No, it kept getting pushed back. They were like, well maybe we’ll start amendment process at around six o’clock and then we’ll be out of here by nine. I was like, OK that’s fine, but then it kept getting pushed back and a lot of that was because Republicans were still writing the bill, because they had just made these final agreements earlier in the day about what final changes they were going to make to get all the votes and then they were still writing. So that’s why we were there until two in the morning. I mean the vote itself was pretty drama-free, just because you knew where all the chips were going to land, but it was interesting—there were some interesting amendment votes during the process too.

And the marked-up copy of the bill—did you see that when it came out?

Yeah, the one with all the handwritten notes scribbled in the side. I didn’t get a paper copy but when the finance committee, when their press office emailed the version they were voting on—I figured that one with all the handwritten notes or whatever was just something like an advanced copy, like the galleys almost, that they were sending out to members. But that was actually the document that the finance committee sent out.

The official thing.

Yeah. I’ve seen amendments before where things are X’d things out, but not on a major overhaul of the tax code. And Democrats made a lot of hay of it; there obviously was a lot coordination going on among the communication shops on the Democrats’ side because they all put out videos of them trying to make out the handwriting and everything. They all put these videos out the same time. There was a lot of then mockery. And like, oh whatever, the Democrats are just putting on a show. They’ve seen handwriting in margins before. But as soon as they passed the bill, then they found a bunch of errors in the bill. So it was rushed and it did cause them problems that they’re having to fix now.

How do you keep up between what you see on social media and Twitter and what you’re actually seeing when you’re reporting?

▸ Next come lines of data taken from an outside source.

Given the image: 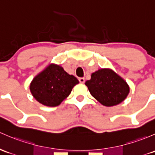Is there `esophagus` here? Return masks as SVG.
Masks as SVG:
<instances>
[{
	"instance_id": "34e87169",
	"label": "esophagus",
	"mask_w": 155,
	"mask_h": 155,
	"mask_svg": "<svg viewBox=\"0 0 155 155\" xmlns=\"http://www.w3.org/2000/svg\"><path fill=\"white\" fill-rule=\"evenodd\" d=\"M79 81L80 83H84V78H79Z\"/></svg>"
}]
</instances>
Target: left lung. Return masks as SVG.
<instances>
[{
	"mask_svg": "<svg viewBox=\"0 0 155 155\" xmlns=\"http://www.w3.org/2000/svg\"><path fill=\"white\" fill-rule=\"evenodd\" d=\"M85 85L92 97L107 107L114 106L123 102L130 91L128 84L121 76L107 68L93 73Z\"/></svg>",
	"mask_w": 155,
	"mask_h": 155,
	"instance_id": "8db88e82",
	"label": "left lung"
}]
</instances>
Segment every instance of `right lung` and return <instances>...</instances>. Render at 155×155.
Masks as SVG:
<instances>
[{
	"instance_id": "1",
	"label": "right lung",
	"mask_w": 155,
	"mask_h": 155,
	"mask_svg": "<svg viewBox=\"0 0 155 155\" xmlns=\"http://www.w3.org/2000/svg\"><path fill=\"white\" fill-rule=\"evenodd\" d=\"M78 83L79 80L68 74L63 68L51 64L32 79L30 89L34 98L41 104L55 107L70 95Z\"/></svg>"
}]
</instances>
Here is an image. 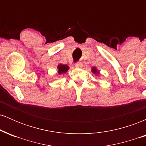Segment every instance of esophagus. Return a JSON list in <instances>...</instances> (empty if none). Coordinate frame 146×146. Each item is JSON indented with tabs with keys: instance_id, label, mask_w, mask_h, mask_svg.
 Returning a JSON list of instances; mask_svg holds the SVG:
<instances>
[{
	"instance_id": "1",
	"label": "esophagus",
	"mask_w": 146,
	"mask_h": 146,
	"mask_svg": "<svg viewBox=\"0 0 146 146\" xmlns=\"http://www.w3.org/2000/svg\"><path fill=\"white\" fill-rule=\"evenodd\" d=\"M82 63L80 62H77L76 64H75V67L76 68H82Z\"/></svg>"
}]
</instances>
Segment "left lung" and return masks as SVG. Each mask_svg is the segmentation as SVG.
Wrapping results in <instances>:
<instances>
[{
    "label": "left lung",
    "instance_id": "8db88e82",
    "mask_svg": "<svg viewBox=\"0 0 146 146\" xmlns=\"http://www.w3.org/2000/svg\"><path fill=\"white\" fill-rule=\"evenodd\" d=\"M91 71L93 72V73H94V74H95V75H98L99 73H100V71H99L97 69V68H95V67H93V68H92Z\"/></svg>",
    "mask_w": 146,
    "mask_h": 146
}]
</instances>
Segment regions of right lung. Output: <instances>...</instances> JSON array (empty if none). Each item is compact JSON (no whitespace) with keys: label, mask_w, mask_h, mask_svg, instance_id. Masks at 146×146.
<instances>
[{"label":"right lung","mask_w":146,"mask_h":146,"mask_svg":"<svg viewBox=\"0 0 146 146\" xmlns=\"http://www.w3.org/2000/svg\"><path fill=\"white\" fill-rule=\"evenodd\" d=\"M68 66L66 64H60L58 66V74H62V73H65L68 71Z\"/></svg>","instance_id":"add662e5"}]
</instances>
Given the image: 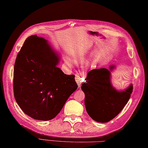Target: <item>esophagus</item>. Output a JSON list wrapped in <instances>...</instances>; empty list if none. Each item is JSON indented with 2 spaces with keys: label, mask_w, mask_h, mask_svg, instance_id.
<instances>
[{
  "label": "esophagus",
  "mask_w": 148,
  "mask_h": 148,
  "mask_svg": "<svg viewBox=\"0 0 148 148\" xmlns=\"http://www.w3.org/2000/svg\"><path fill=\"white\" fill-rule=\"evenodd\" d=\"M86 77V73L84 71H80L79 74H77L76 77H75V80L77 82L78 85L80 86L82 84V83L84 82Z\"/></svg>",
  "instance_id": "obj_1"
}]
</instances>
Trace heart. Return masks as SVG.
I'll return each instance as SVG.
<instances>
[{
	"label": "heart",
	"instance_id": "heart-1",
	"mask_svg": "<svg viewBox=\"0 0 148 148\" xmlns=\"http://www.w3.org/2000/svg\"><path fill=\"white\" fill-rule=\"evenodd\" d=\"M68 62H69V63H71V64L73 63V62H72V60H68Z\"/></svg>",
	"mask_w": 148,
	"mask_h": 148
}]
</instances>
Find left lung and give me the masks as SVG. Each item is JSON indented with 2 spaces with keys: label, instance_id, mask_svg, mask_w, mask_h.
<instances>
[{
  "label": "left lung",
  "instance_id": "8db88e82",
  "mask_svg": "<svg viewBox=\"0 0 148 148\" xmlns=\"http://www.w3.org/2000/svg\"><path fill=\"white\" fill-rule=\"evenodd\" d=\"M115 67L94 69L88 72L81 89L85 94V106L90 117L98 122H108L121 112L129 100L133 85L118 91L111 82V72Z\"/></svg>",
  "mask_w": 148,
  "mask_h": 148
}]
</instances>
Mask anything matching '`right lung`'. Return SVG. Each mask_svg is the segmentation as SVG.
Instances as JSON below:
<instances>
[{
  "label": "right lung",
  "instance_id": "right-lung-1",
  "mask_svg": "<svg viewBox=\"0 0 148 148\" xmlns=\"http://www.w3.org/2000/svg\"><path fill=\"white\" fill-rule=\"evenodd\" d=\"M60 56L48 41L37 35L25 40L13 72L14 97L24 112L38 121L55 118L77 90L74 75L57 66Z\"/></svg>",
  "mask_w": 148,
  "mask_h": 148
}]
</instances>
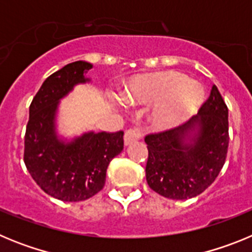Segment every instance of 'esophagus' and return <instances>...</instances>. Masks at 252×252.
I'll return each instance as SVG.
<instances>
[{"label":"esophagus","mask_w":252,"mask_h":252,"mask_svg":"<svg viewBox=\"0 0 252 252\" xmlns=\"http://www.w3.org/2000/svg\"><path fill=\"white\" fill-rule=\"evenodd\" d=\"M141 137H142V131L140 130L139 127L128 128V130H126V132H125V137H124L125 145L127 146L130 145V144H132V142L139 141Z\"/></svg>","instance_id":"1"}]
</instances>
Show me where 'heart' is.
<instances>
[{
    "label": "heart",
    "mask_w": 252,
    "mask_h": 252,
    "mask_svg": "<svg viewBox=\"0 0 252 252\" xmlns=\"http://www.w3.org/2000/svg\"><path fill=\"white\" fill-rule=\"evenodd\" d=\"M121 99L130 107L153 103L148 122L154 130L175 127L194 115L203 102V90L174 70L139 75L126 84Z\"/></svg>",
    "instance_id": "heart-1"
}]
</instances>
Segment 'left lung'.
Wrapping results in <instances>:
<instances>
[{
	"label": "left lung",
	"instance_id": "left-lung-1",
	"mask_svg": "<svg viewBox=\"0 0 252 252\" xmlns=\"http://www.w3.org/2000/svg\"><path fill=\"white\" fill-rule=\"evenodd\" d=\"M228 141V108L213 84L197 116L182 126L145 136L149 187L170 199L201 194L223 168Z\"/></svg>",
	"mask_w": 252,
	"mask_h": 252
}]
</instances>
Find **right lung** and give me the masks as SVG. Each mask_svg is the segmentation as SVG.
<instances>
[{
  "label": "right lung",
  "instance_id": "right-lung-1",
  "mask_svg": "<svg viewBox=\"0 0 252 252\" xmlns=\"http://www.w3.org/2000/svg\"><path fill=\"white\" fill-rule=\"evenodd\" d=\"M92 68L87 62L66 64L45 79L29 110L24 161L37 186L64 202L88 199L101 190L108 164L124 149V131L87 132L70 142L58 139L55 115L68 94Z\"/></svg>",
  "mask_w": 252,
  "mask_h": 252
}]
</instances>
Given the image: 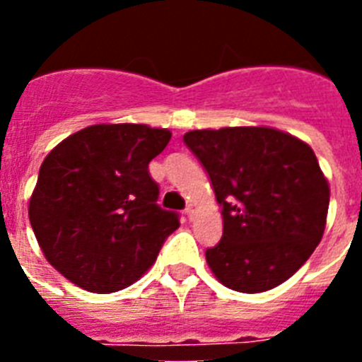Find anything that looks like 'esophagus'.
<instances>
[{"mask_svg":"<svg viewBox=\"0 0 362 362\" xmlns=\"http://www.w3.org/2000/svg\"><path fill=\"white\" fill-rule=\"evenodd\" d=\"M185 214L188 216V219H192V217H194V214H196V204H194V203L188 204L187 210H185Z\"/></svg>","mask_w":362,"mask_h":362,"instance_id":"34e87169","label":"esophagus"}]
</instances>
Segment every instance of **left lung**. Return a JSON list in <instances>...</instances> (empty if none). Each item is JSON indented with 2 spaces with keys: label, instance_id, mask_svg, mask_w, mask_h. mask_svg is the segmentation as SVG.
<instances>
[{
  "label": "left lung",
  "instance_id": "obj_1",
  "mask_svg": "<svg viewBox=\"0 0 362 362\" xmlns=\"http://www.w3.org/2000/svg\"><path fill=\"white\" fill-rule=\"evenodd\" d=\"M183 139L221 204L223 238L206 250L216 279L243 293L290 279L321 243L330 203L312 146L272 127L190 130Z\"/></svg>",
  "mask_w": 362,
  "mask_h": 362
}]
</instances>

Do you try to look on Twitter while you’re reporting?

Yeah, I try to just in case. If I’m staking out a room where Republican senators are and some news breaks, I want to make sure what that news is, because things can develop very quickly and you don’t want to ask hour-old information.

What’s the hardest part of your job, would you say?

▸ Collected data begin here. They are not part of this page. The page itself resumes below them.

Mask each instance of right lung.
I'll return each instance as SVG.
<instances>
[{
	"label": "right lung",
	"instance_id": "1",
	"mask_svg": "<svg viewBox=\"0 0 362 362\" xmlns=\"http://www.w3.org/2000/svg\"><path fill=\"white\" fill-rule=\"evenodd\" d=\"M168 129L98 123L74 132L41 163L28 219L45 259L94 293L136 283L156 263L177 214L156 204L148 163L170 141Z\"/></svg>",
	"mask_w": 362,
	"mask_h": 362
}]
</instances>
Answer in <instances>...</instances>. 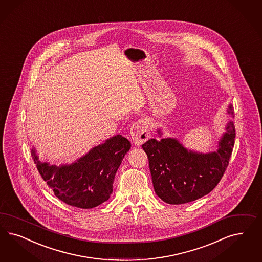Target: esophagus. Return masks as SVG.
<instances>
[{
	"instance_id": "1",
	"label": "esophagus",
	"mask_w": 262,
	"mask_h": 262,
	"mask_svg": "<svg viewBox=\"0 0 262 262\" xmlns=\"http://www.w3.org/2000/svg\"><path fill=\"white\" fill-rule=\"evenodd\" d=\"M130 135L137 145H141L150 138L148 121L145 118L138 119L130 128Z\"/></svg>"
}]
</instances>
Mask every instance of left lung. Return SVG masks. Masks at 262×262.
I'll list each match as a JSON object with an SVG mask.
<instances>
[{
	"instance_id": "obj_1",
	"label": "left lung",
	"mask_w": 262,
	"mask_h": 262,
	"mask_svg": "<svg viewBox=\"0 0 262 262\" xmlns=\"http://www.w3.org/2000/svg\"><path fill=\"white\" fill-rule=\"evenodd\" d=\"M228 113L233 117L231 105ZM217 151L206 154L188 150L174 138L151 139L142 147L149 164L154 191L169 204L195 201L210 193L219 183L231 156L235 128L228 121ZM158 133L162 135L160 130Z\"/></svg>"
}]
</instances>
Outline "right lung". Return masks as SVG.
Masks as SVG:
<instances>
[{
  "label": "right lung",
  "mask_w": 262,
  "mask_h": 262,
  "mask_svg": "<svg viewBox=\"0 0 262 262\" xmlns=\"http://www.w3.org/2000/svg\"><path fill=\"white\" fill-rule=\"evenodd\" d=\"M130 147L126 138L117 135L70 165L58 167L41 162L34 148L32 156L39 174L59 200L74 207L90 209L109 200L116 172Z\"/></svg>",
  "instance_id": "right-lung-1"
}]
</instances>
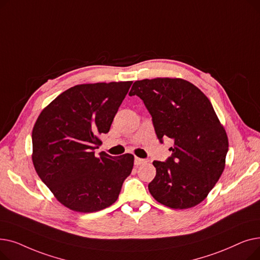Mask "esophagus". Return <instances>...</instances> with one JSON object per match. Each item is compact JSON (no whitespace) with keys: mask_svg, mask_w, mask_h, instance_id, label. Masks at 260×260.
I'll return each instance as SVG.
<instances>
[{"mask_svg":"<svg viewBox=\"0 0 260 260\" xmlns=\"http://www.w3.org/2000/svg\"><path fill=\"white\" fill-rule=\"evenodd\" d=\"M145 162H146L145 159H141V158H138V157H135V166L139 167V166L143 165V163H145Z\"/></svg>","mask_w":260,"mask_h":260,"instance_id":"34e87169","label":"esophagus"}]
</instances>
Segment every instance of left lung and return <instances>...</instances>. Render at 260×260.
<instances>
[{"mask_svg":"<svg viewBox=\"0 0 260 260\" xmlns=\"http://www.w3.org/2000/svg\"><path fill=\"white\" fill-rule=\"evenodd\" d=\"M143 100L160 142L174 140L172 156L154 161L152 196L175 210L193 208L207 198L225 167L229 140L212 103L197 86L180 78L136 81L129 95Z\"/></svg>","mask_w":260,"mask_h":260,"instance_id":"obj_1","label":"left lung"}]
</instances>
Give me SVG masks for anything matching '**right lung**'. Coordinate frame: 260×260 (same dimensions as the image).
Listing matches in <instances>:
<instances>
[{"label": "right lung", "instance_id": "right-lung-1", "mask_svg": "<svg viewBox=\"0 0 260 260\" xmlns=\"http://www.w3.org/2000/svg\"><path fill=\"white\" fill-rule=\"evenodd\" d=\"M133 81L80 84L68 88L39 115L32 129V163L50 192L79 213L101 211L119 197L134 156L113 157L102 144Z\"/></svg>", "mask_w": 260, "mask_h": 260}]
</instances>
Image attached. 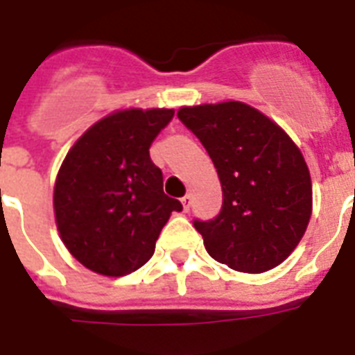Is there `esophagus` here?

Same with a lot of reporting jobs: just sourcing. Meeting enough people who you develop a relationship with and have mutual trust between to get information. Capitol Hill, it’s almost like its own city, its own ecosystem and there are a lot of relationships up there. I’m trying to build daily relationships. It takes a little while to make inroads so I was very lucky to have editors who, the first few months, gave me some time to develop those.

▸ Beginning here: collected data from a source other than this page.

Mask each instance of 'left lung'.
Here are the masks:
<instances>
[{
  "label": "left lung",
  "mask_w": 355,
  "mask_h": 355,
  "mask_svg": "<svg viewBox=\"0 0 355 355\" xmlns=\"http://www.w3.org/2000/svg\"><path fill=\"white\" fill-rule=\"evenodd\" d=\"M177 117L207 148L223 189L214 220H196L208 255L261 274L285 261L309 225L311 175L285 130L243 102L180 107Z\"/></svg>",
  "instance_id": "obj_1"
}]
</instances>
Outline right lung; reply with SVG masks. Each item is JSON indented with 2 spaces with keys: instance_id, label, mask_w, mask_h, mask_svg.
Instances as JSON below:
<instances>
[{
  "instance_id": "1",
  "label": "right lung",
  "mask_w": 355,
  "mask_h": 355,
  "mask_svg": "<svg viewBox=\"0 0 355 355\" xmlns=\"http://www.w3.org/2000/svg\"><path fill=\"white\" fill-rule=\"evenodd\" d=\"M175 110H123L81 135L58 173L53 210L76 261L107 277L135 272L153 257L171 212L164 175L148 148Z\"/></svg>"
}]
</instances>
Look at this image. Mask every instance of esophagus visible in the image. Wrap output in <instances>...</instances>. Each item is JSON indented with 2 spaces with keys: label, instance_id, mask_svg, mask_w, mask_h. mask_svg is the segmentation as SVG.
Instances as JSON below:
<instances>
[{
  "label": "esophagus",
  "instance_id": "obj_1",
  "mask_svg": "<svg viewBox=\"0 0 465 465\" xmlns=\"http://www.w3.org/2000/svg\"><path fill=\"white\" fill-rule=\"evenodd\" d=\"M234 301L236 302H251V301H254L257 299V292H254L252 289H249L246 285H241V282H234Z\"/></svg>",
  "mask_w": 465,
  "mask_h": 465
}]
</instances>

Any big stories that you’re going to be kind of following for the next year that you know of, or are you just kind of reacting to everything happening?

We’re going to see. I mean they tried health care, now they’re wrapping up taxes—those were their two big goals—so we’ll see what they try to do next year. Obviously the closer you get to an election, your chances of passing major legislation sort of fade away. It looks like they may talk about entitlement reform, which if they actually do that will be a very big deal, so I’ll be here for that. But I think next year—I pretty much go the Capitol every day now, and I probably won’t do that as much next year. I’ll probably cover more campaigns as the midterms pick up and just try to work on some longer term features once this, you know, the frenzy of these major bills has subsided. Trying to branch out a little bit more next year.